We need not spend much time discussing the fault of Mission in causing the collision. She violated Article 25 of the Inland Rules (33 U.S.C.A. § 210) directing that in a narrow channel steam vessels are to keep to that side of the fairway or mid channel which lies on their starboard side. She also violated Article 18, Rule 1, 33 U.S.C.A. § 203, in failing to acknowledge the one blast signal of Elna. These two statutory violations and her faulty navigation in general were clearly causal. The district court properly denied exoneration to the United States and Mathiasen.

The chief subject of controversy when the case was presented to this Court had to do with the negligence or lack of negligence on the part of the Mission for the condition of the empty tanks. The district court concluded that there was negligence in this regard and that the United States and Mathiasen had privity and knowledge of the negligence. This defeated their petition for limitation of liability.
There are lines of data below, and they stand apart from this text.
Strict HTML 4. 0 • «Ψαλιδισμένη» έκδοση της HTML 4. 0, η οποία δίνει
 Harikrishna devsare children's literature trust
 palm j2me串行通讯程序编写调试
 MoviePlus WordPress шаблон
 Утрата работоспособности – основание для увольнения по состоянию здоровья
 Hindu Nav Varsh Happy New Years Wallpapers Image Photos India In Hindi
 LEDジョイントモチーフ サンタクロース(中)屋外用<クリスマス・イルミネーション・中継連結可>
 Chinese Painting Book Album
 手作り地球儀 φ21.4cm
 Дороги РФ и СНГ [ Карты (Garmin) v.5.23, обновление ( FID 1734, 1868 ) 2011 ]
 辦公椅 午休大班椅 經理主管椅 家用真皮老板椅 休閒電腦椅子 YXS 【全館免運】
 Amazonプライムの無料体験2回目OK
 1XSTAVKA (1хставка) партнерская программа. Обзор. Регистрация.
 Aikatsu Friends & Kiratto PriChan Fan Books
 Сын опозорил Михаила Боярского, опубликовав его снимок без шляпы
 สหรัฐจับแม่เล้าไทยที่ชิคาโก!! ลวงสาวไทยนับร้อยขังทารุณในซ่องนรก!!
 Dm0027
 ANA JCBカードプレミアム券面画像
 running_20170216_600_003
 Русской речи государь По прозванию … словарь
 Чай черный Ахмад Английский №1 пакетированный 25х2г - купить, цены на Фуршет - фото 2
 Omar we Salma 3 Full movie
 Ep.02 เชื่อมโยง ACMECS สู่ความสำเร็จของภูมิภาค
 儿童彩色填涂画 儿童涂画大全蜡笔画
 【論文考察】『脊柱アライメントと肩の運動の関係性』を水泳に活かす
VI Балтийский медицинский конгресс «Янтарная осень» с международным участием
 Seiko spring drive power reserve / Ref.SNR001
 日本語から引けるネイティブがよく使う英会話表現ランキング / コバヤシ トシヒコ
When jet fuel is pumped out of the tanks upon unloading of the cargo, vapor is generated by the fuel which remains at the bottom of the tanks and on the sides. This vapor mixed with air is dangerously explosive. While the Government's argument objects to the trial court's characterization that Mission was "as dangerous as a ship laden with explosives" we need not discuss whether the analogy is perfect or not. There was plenty of testimony showing the relations of air and vapor which made the mixture dangerous or nondangerous according to the proportions of each and that the mixture was a dangerous one in this case is certainly shown by what happened.

The core of the controversy is whether adequate precautions were taken. What the Mission did was to close the tanks. This, it was vigorously argued, was the safest way to handle the matter and the way, it was testified, the industry does.